How to integrate AI into your Knowledge Base
This is a high level advanced guide for maintainers of knowledge bases with some high level pointers on how to start effectively using AI to enhance curation.
Tip 1: No fancy frameworks needed - just simple MCPs or command line tools
Intimidated by the growing number of agent frameworks? Don't worry, you don't need most of these.
All you really need are a handful of simple MCPs servers or command line tools. These can be hooked up to generic frameworks.
The command line tools could be wrapped in a Docker container; this is the strategy for ODK-AI.
You should rely on existing tools for doing things like literature search - you only need to write MCPs that are specific to read/write/validation on your KB.
This is much easier if you follow O3 guidelines and manage your content in GitHub. In fact if your content is small enough, you might not need any new tools!

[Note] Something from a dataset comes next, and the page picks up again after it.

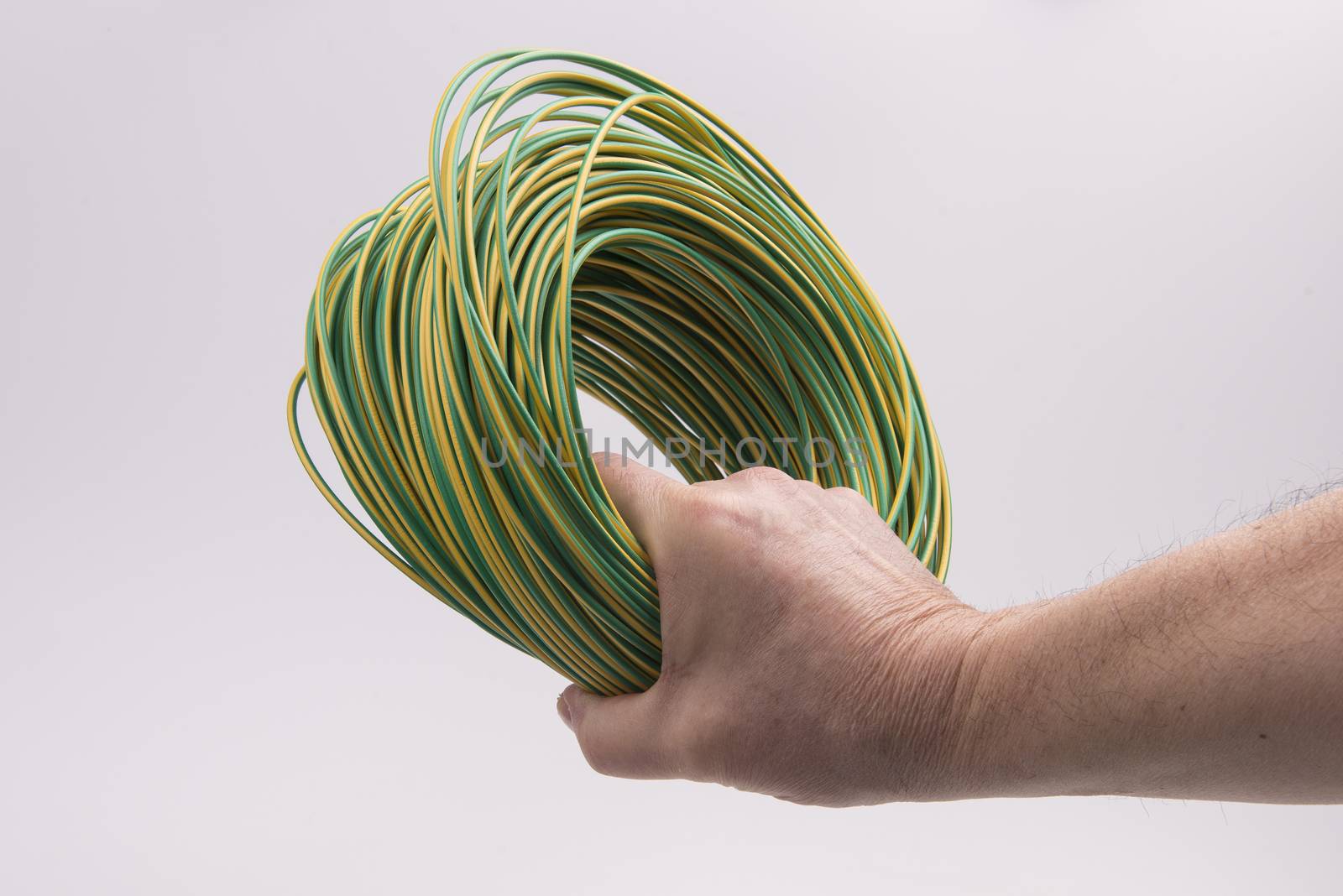 a skein of colored electric wire in the hand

Tip 2: Keep AI instructions checked in at the root of your GitHub repo
Examples:
Tip 3: Train curators to use simple tool-enabled AI applications (e.g Goose)

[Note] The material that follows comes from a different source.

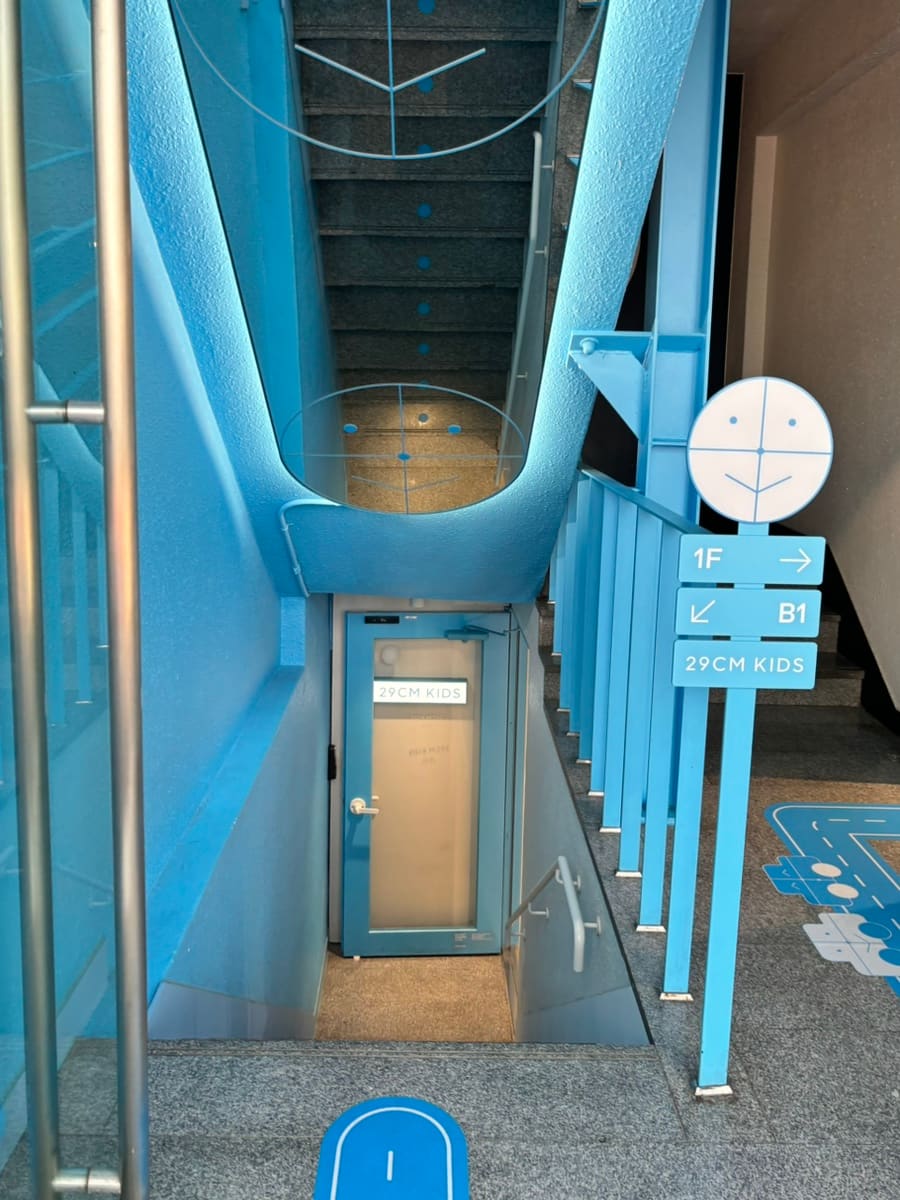 매장 내부의 진열 공간과, 지하 1층으로 이어지는 계단 초입의 안내 표지입니다. 층마다 다른 구성으로 나뉘어 있는 구조를 블로거는 눈여겨봤습니다.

Many AI hosts such as Claude Code or various VS code plugins are suboptimal for non-technical users. AI applications such as Claude Desktop may be better, but currently it's hard to configure.

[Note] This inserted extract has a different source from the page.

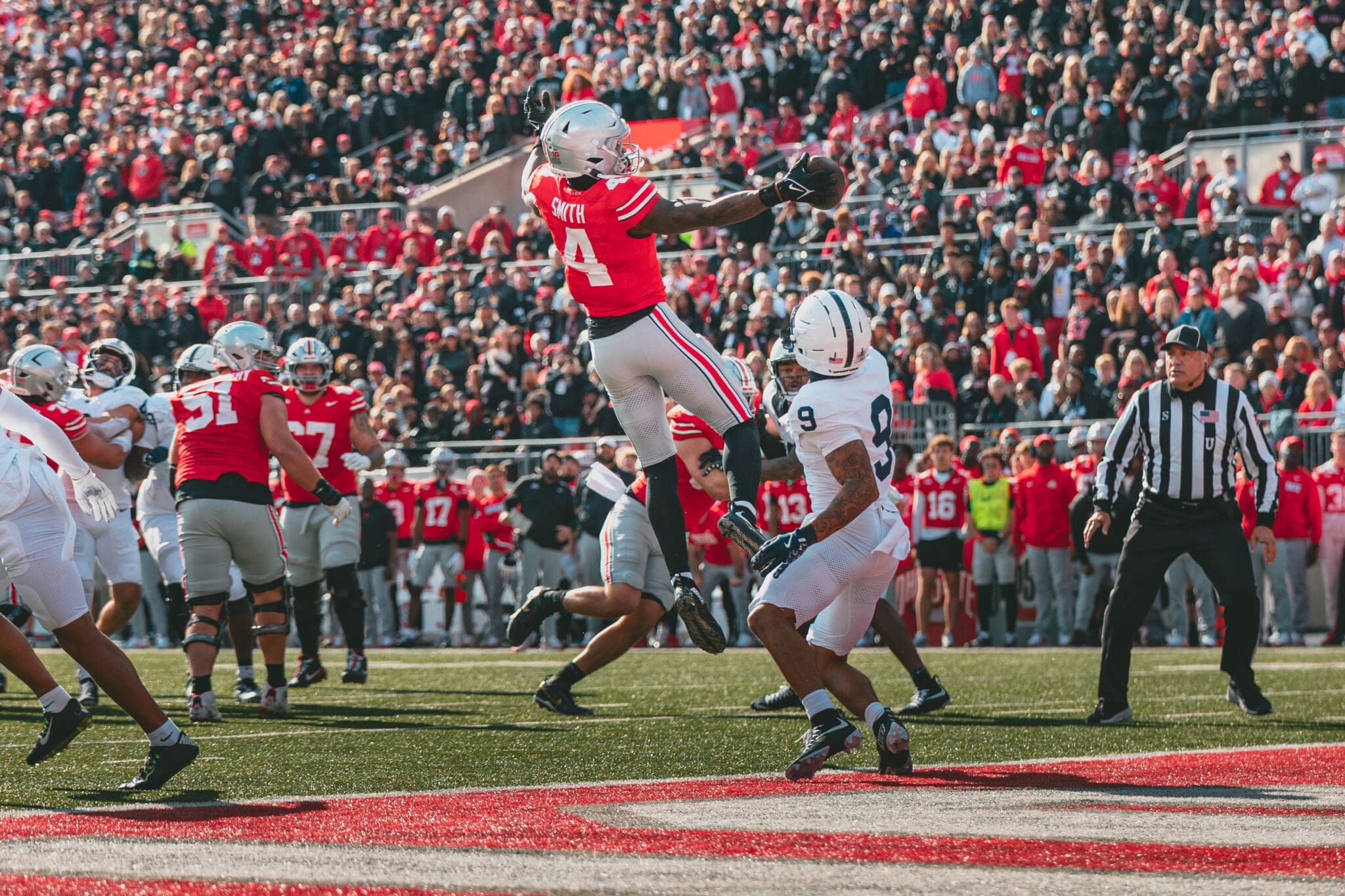 Jeremiah Smith leaps and stretches over a Penn State defender to make a one handed touchdown catch.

At the time of writing, we recommend Goose as an AI app/host, due to these features:
- Ease of configuring MCPs
- Choice of either Desktop version (for non-devs) or Command Line (for devs)
- Ability to use multiple models including proxies.
See the Installation Guide
As an example, this video shows how to configure:
Tip 4: Validate agent outputs automatically
Agents hallucinate ontology terms and fabricate citations. Add automated validation to catch these before review:
- linkml-term-validator — checks that ontology terms in agent outputs actually exist
- linkml-reference-validator — checks that cited references contain the claimed supporting text
These can run as CI checks on agent-generated pull requests.
Tip 5: Track what the agent changed
Use ai-blame to extract provenance from agent execution traces. This gives you line-level attribution — essential for understanding what the agent did and what a human did.
Tip 6: Use MCP servers for domain-specific tool access
Rather than having agents manipulate ontology files as raw text, give them structured tool access through MCP servers:
- noctua-mcp — GO-CAM editing via Noctua/Barista
- oak-mcp — ontology operations via OAK
Tip 7: Think in terms of a harness, not just an agent
Effective AI curation isn't about picking the right model — it's about building the right infrastructure around it. This infrastructure is called an agent harness. For a complete guide to assembling one, see Build your agentic harness.
Set up GitHub actions
See some of the actions in this org. Again this works best if your content is managed according to O3 guidelines. See Set up GitHub Actions for details.